Fergie has the choice between investing in a State of New York bond at 5.8 percent and a Surething bond at 9.2 percent. Assuming that both bonds have the same nontax characteristics and that Fergie has a 30 percent marginal tax rate, what interest rate does the state of New York bond need to offer to make Fergie indifferent between investing in the two bonds? (Do not round intermediate calculations. Round your answer to 2 decimal places.)
Can you show what work you have done for this so far?

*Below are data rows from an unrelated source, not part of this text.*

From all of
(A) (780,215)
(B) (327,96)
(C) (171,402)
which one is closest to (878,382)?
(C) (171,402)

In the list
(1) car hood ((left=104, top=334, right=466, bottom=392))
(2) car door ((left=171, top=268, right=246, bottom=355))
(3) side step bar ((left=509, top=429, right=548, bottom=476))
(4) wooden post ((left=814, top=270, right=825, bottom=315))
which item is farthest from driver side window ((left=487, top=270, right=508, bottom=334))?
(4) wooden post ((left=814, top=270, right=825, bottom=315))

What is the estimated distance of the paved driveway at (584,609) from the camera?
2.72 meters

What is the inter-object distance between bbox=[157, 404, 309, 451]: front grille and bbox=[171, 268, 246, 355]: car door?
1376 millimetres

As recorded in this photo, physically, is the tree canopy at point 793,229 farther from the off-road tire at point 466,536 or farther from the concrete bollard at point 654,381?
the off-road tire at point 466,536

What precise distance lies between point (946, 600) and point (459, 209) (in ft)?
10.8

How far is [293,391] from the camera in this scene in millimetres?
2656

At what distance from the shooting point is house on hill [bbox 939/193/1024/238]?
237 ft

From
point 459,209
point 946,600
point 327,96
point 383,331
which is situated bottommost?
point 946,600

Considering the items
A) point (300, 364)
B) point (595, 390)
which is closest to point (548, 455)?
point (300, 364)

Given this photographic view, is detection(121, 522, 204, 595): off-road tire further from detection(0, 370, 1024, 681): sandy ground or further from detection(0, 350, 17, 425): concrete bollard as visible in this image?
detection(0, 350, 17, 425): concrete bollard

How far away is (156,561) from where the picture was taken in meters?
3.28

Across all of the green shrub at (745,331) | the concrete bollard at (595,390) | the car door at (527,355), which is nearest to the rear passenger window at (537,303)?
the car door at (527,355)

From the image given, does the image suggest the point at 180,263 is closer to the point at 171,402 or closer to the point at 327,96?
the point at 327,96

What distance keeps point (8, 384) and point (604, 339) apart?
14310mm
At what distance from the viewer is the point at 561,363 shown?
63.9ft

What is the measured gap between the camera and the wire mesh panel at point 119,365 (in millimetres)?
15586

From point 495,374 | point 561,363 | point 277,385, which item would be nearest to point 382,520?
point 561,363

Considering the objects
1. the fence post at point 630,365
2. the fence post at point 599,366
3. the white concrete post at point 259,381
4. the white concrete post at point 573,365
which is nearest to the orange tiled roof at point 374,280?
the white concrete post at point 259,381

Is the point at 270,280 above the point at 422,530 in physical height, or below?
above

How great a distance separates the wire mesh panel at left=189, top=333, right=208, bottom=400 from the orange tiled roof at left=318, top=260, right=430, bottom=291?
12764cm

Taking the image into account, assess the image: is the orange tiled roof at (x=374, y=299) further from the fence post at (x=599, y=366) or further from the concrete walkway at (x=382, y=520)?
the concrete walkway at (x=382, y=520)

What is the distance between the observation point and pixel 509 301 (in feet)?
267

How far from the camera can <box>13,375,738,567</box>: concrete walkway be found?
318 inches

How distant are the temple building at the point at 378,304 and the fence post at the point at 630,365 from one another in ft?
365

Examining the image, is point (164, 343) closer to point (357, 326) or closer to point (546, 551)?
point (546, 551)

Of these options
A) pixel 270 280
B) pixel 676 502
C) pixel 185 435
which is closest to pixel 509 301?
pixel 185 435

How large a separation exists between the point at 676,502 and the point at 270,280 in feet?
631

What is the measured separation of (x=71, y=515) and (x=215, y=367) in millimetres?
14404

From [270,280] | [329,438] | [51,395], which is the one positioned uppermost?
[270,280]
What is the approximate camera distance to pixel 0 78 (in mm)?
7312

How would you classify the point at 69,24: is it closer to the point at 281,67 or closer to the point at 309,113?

Also, please just use your first name when posting.
To find the interest rate that the State of New York bond needs to offer, such that Fergie is indifferent between investing in the two bonds, we need to consider the after-tax return of each bond.
Let's calculate the after-tax return for each bond:
For the State of New York bond at 5.8 percent:
After-tax return = (1 - Marginal tax rate) x Interest rate
After-tax return = (1 - 0.30) x 0.058
After-tax return = 0.7 x 0.058
After-tax return = 0.0406
For the Surething bond at 9.2 percent:
After-tax return = (1 - Marginal tax rate) x Interest rate
After-tax return = (1 - 0.30) x 0.092
After-tax return = 0.7 x 0.092
After-tax return = 0.0644
To find the interest rate that makes Fergie indifferent between the two bonds, we set the after-tax return of the State of New York bond equal to the after-tax return of the Surething bond:
0.0406 = 0.0644
Now, we can solve this equation to find the interest rate that the State of New York bond needs to offer:
0.0406 = 0.0644
Interest rate = 0.0406 / 0.0644
Interest rate = 0.6298
Therefore, the State of New York bond needs to offer an interest rate of 62.98% to make Fergie indifferent between investing in the two bonds.